Instructions to follow ::
Copy the lines below word for word, beginning at the line that contains "What is the span" and continuing through the last line of the records.

---

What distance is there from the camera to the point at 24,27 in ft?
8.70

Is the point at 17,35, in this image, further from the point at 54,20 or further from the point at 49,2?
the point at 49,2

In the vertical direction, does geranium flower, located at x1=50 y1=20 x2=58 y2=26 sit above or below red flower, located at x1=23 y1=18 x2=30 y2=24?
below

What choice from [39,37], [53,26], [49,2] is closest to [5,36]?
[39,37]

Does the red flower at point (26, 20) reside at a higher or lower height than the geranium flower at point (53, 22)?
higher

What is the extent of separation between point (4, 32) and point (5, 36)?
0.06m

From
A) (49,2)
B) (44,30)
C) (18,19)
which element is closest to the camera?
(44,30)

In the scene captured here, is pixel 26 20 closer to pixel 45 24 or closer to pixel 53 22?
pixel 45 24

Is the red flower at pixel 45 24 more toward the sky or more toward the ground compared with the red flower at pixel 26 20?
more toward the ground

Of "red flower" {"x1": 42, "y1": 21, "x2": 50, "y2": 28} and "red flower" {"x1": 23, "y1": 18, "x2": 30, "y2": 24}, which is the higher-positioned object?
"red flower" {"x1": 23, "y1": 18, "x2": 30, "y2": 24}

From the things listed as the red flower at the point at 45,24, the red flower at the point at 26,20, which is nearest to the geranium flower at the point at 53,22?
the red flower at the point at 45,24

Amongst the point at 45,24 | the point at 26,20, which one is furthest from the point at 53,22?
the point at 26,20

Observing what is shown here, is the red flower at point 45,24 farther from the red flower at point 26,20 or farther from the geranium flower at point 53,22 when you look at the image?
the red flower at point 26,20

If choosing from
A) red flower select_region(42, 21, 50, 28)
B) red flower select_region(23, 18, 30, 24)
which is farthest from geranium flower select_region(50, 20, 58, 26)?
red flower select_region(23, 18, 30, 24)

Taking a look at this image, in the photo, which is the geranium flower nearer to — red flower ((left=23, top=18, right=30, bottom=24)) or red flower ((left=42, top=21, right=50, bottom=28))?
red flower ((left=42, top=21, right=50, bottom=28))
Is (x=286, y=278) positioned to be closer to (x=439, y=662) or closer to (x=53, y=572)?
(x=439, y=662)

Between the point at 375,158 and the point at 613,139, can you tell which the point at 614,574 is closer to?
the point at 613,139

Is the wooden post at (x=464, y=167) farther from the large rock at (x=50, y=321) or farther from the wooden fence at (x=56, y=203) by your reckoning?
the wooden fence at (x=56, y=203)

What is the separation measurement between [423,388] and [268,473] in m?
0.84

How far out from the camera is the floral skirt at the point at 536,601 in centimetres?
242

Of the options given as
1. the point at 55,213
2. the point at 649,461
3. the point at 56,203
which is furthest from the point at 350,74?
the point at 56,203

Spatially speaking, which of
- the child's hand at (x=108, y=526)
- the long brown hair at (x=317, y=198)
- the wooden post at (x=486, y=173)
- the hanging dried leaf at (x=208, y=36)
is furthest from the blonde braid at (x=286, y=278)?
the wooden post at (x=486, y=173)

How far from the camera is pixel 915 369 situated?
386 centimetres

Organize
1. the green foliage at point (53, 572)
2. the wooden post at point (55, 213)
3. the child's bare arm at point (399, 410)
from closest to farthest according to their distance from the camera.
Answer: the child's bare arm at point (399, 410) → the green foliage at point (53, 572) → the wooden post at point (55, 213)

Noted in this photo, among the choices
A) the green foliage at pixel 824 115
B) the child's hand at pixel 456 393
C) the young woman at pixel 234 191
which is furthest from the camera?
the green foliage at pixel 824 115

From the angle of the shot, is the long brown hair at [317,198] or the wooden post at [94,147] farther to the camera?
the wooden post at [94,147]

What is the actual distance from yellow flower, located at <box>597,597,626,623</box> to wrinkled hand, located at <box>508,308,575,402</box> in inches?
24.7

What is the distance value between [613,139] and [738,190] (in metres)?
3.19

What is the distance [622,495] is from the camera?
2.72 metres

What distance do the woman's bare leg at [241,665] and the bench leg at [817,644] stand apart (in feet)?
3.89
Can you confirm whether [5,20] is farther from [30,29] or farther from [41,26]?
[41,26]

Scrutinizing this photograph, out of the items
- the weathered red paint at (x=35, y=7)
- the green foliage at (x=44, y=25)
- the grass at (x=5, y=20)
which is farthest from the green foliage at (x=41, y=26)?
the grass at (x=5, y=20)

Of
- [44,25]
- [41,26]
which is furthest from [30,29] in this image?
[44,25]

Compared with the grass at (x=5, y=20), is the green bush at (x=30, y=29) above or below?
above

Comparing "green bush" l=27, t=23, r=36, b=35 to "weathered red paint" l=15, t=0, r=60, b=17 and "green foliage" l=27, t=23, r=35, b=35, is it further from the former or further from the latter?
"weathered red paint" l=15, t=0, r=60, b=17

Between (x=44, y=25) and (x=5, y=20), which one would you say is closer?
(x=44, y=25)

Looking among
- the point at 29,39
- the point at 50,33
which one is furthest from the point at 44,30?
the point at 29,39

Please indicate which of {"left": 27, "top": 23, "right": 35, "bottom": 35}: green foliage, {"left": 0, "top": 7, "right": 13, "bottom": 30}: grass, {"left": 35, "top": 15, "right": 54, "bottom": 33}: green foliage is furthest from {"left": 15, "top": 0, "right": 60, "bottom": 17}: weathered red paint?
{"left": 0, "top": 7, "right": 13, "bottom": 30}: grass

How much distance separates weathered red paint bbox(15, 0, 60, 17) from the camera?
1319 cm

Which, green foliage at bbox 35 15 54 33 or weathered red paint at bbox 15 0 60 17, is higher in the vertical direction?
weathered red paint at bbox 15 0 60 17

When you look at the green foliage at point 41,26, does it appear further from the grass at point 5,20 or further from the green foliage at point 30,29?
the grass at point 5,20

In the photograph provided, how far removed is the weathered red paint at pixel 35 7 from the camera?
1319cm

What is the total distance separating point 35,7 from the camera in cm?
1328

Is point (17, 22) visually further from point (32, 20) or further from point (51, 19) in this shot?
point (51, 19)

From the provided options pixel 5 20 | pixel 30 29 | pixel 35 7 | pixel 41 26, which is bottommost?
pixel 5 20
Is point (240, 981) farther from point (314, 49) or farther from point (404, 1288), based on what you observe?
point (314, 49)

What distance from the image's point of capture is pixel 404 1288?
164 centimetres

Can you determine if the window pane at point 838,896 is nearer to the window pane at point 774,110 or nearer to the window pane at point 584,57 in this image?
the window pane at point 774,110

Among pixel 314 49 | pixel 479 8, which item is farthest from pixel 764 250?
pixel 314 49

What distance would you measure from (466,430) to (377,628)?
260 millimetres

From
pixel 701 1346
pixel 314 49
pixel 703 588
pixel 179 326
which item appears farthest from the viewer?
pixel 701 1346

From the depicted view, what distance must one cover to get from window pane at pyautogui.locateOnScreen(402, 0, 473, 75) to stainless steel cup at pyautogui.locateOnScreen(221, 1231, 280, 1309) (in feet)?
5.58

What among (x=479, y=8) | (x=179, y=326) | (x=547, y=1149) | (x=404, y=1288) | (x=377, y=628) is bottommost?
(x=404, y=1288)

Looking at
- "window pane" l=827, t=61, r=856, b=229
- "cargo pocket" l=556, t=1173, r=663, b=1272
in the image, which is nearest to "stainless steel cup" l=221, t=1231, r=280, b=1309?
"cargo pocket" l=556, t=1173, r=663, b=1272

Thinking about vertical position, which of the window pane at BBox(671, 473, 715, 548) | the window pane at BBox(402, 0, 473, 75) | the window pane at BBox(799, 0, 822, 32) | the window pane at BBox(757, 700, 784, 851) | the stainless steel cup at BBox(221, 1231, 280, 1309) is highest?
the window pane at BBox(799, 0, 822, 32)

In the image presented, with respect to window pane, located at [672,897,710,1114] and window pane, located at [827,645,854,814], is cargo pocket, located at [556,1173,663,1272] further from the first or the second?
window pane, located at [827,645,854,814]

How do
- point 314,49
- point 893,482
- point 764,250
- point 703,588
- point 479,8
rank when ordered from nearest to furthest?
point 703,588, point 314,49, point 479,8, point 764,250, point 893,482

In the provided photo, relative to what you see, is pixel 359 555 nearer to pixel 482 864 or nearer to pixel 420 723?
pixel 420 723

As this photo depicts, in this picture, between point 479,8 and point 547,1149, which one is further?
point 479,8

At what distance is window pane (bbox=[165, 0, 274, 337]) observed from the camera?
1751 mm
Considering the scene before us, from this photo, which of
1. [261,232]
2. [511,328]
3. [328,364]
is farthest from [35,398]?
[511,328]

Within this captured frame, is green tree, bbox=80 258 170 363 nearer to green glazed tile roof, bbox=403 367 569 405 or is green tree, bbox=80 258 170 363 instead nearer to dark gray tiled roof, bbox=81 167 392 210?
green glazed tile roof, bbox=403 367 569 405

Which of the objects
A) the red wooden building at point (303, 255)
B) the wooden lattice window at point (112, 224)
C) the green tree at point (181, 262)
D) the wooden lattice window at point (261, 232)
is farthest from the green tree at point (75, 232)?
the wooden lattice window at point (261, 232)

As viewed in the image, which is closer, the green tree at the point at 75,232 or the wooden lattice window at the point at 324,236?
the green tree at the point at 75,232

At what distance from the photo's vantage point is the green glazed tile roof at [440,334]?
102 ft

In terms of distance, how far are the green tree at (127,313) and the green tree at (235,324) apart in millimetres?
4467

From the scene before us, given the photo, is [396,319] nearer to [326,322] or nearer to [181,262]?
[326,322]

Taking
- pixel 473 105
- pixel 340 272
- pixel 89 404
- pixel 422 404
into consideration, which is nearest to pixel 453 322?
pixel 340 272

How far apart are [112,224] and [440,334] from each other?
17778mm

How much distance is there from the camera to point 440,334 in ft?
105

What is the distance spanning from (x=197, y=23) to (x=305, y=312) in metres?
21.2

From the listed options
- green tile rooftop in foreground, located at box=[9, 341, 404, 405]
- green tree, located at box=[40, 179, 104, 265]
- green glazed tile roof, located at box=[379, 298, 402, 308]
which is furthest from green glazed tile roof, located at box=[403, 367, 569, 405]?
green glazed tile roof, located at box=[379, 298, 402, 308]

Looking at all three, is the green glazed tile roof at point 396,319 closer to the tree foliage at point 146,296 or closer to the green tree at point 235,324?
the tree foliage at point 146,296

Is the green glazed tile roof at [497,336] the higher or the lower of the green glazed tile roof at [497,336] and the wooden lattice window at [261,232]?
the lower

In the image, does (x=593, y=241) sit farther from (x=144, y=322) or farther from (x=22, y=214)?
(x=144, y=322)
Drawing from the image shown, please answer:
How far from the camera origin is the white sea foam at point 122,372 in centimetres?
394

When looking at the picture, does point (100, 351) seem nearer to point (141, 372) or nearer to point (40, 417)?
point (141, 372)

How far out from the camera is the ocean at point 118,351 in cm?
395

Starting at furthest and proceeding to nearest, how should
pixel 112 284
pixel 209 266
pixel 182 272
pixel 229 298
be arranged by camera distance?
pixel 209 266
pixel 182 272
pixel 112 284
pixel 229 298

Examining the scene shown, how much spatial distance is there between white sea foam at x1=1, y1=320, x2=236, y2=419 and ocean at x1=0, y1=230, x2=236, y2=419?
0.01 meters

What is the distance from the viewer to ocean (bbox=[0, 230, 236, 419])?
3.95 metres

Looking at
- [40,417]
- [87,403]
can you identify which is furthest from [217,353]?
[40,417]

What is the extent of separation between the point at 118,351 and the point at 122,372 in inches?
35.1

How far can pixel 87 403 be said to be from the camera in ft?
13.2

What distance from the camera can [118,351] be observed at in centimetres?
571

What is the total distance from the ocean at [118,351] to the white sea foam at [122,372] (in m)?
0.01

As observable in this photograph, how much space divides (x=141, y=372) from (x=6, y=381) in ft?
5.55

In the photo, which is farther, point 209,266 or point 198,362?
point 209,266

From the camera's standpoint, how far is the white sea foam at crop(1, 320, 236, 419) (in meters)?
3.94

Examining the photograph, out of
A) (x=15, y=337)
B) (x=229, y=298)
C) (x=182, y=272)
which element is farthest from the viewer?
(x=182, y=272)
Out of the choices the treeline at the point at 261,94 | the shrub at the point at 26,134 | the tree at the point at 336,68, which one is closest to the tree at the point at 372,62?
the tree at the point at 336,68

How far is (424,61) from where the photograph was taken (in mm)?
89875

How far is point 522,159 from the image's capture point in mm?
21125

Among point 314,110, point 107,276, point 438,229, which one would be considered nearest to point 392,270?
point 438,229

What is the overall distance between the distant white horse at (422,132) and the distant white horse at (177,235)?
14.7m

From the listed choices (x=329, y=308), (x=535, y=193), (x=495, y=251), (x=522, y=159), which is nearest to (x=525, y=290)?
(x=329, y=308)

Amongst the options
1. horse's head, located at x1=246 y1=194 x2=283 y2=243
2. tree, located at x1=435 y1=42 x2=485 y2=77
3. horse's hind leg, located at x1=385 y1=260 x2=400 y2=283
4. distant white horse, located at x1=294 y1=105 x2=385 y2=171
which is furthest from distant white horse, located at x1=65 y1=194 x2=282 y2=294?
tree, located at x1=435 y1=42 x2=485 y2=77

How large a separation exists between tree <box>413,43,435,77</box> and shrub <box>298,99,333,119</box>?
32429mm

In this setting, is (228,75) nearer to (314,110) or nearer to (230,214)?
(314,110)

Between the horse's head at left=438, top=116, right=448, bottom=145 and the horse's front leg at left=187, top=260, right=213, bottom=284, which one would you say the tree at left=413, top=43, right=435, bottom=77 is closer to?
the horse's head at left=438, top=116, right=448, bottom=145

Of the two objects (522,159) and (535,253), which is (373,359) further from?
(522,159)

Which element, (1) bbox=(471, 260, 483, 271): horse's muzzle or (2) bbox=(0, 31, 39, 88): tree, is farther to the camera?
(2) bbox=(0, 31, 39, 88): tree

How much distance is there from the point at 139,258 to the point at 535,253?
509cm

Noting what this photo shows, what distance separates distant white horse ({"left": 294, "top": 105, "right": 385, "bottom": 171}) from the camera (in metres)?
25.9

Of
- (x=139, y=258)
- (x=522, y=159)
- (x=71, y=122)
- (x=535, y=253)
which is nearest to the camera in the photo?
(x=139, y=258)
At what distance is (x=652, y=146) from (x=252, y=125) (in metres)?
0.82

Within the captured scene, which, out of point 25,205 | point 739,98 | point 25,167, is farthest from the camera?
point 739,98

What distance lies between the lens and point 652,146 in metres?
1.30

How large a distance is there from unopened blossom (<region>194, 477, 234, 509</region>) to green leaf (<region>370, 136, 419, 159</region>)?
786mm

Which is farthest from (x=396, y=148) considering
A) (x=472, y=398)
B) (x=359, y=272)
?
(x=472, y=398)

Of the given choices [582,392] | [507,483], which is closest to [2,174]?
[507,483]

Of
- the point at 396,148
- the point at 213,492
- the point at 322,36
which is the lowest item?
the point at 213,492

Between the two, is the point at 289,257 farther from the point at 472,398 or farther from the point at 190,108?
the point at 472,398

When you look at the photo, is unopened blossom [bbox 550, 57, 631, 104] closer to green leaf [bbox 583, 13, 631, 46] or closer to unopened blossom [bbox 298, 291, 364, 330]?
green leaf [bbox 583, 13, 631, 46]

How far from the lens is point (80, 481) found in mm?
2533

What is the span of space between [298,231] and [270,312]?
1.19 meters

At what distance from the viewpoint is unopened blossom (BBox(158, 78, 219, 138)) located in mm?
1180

---

Exercise result ::
What is the span of space between [298,231] and [270,312]?
1.19 meters

At what distance from the viewpoint is unopened blossom (BBox(158, 78, 219, 138)) located in mm?
1180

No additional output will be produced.